Эспер, съежившаяся на стуле возле кухонного очага, могла видеть то, что происходит в пивном зале, через полуоткрытую дверь. Она смотрела на лицо матери. Та стояла за прилавком в противоположном конце зала, прислушиваясь, как и другие, к дикому грохоту. Даже подавая новую порцию пива, она смотрела не на людей, а в окно, ее крупное веснушчатое лицо было встревоженным.

Эспер это казалось странным, сама-то она любила штормовой ветер. Девочка с удовольствием ощущала тепло и уют родного дома в такие часы. От всего дома исходило чувство нежности и умиротворения.
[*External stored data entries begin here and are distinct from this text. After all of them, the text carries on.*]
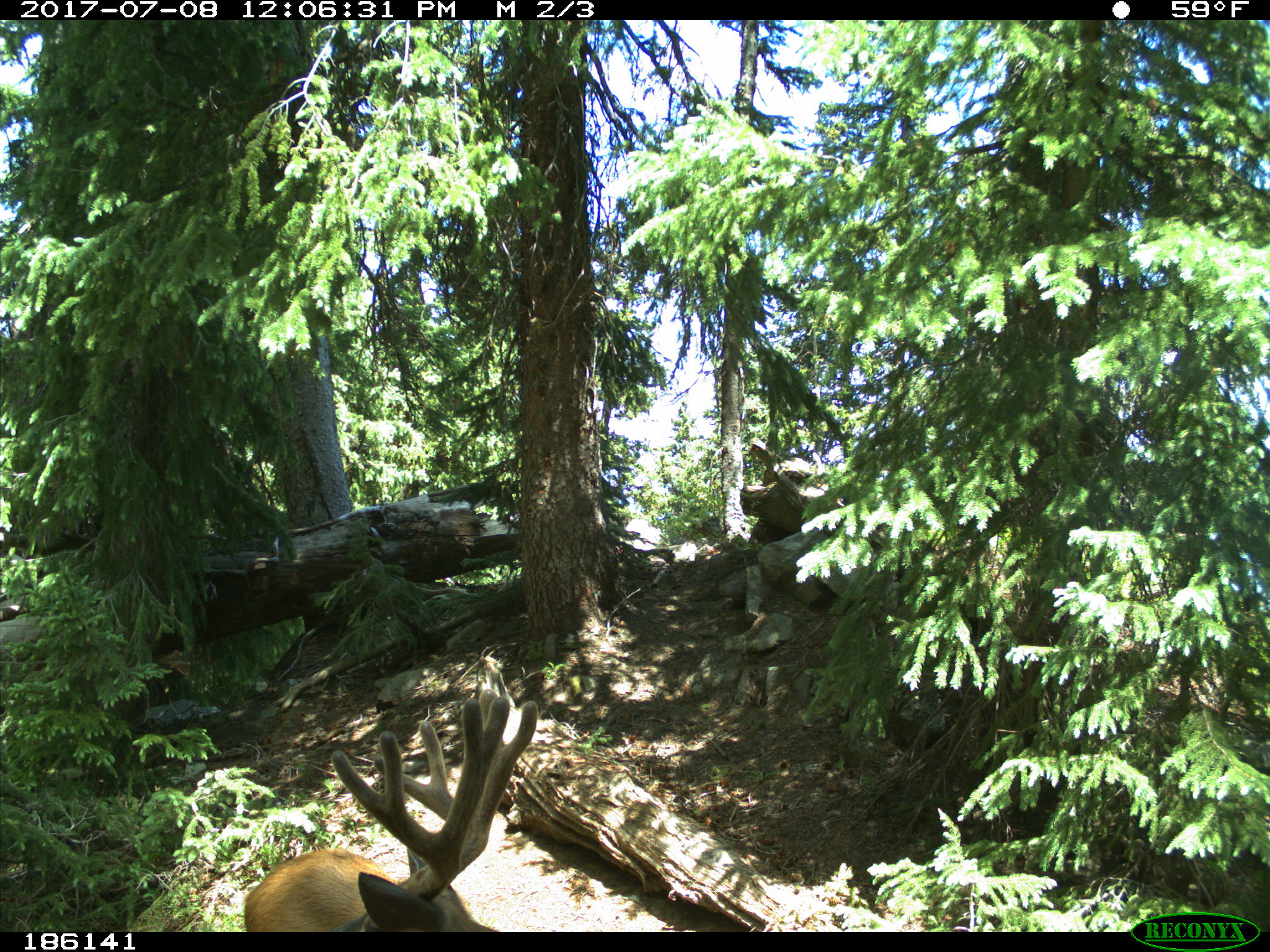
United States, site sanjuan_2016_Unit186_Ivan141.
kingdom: Animalia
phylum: Chordata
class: Mammalia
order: Artiodactyla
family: Cervidae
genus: Odocoileus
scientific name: Odocoileus hemionus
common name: mule deer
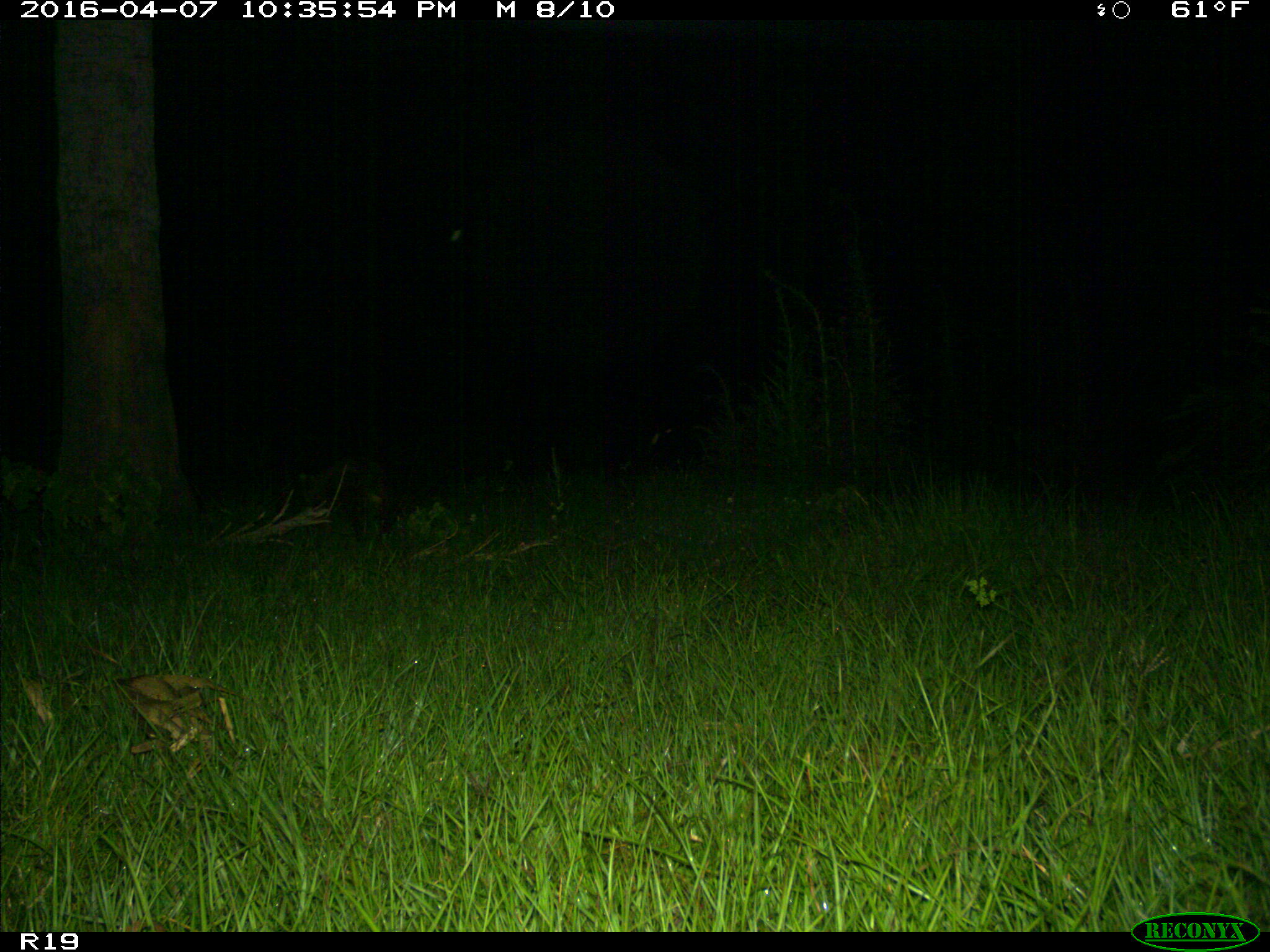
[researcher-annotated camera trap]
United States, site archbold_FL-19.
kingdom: Animalia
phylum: Chordata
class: Mammalia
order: Carnivora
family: Procyonidae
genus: Procyon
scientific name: Procyon lotor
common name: common raccoon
Procyon lotor (common raccoon).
Снаружи ревет ветер, совсем как бык Рида на пастбище, но ни бык, ни буря здесь не страшны.

Эспер отодвинула стул от очага и прислонилась к буфету, где мать держала запасные горшки и кастрюли.

Девочке нравились кухонные запахи. Пахло жареной свининой из печи, рыбой, тушившейся на тагане под горящими поленьями, воском, которым натерты были дубовый стол, скамейки и большой ларь — ужасно старомодный, по словам мамы. Говорили, что этот ларь стоит здесь уже лет двести; мама говорит, что на него страшно смотреть — он весь в зарубках от ножей и следах от искр. Но папа не хочет с ним расставаться. Он любит старые вещи, которые были здесь всегда.

Глава вторая

1630 г.

Поднимающийся ветер принес тревогу. Фиб Ханивуд уже знала на опыте, что он несет также тяжелое недомогание. Она с трудом подняла голову над койкой, нащупывая таз.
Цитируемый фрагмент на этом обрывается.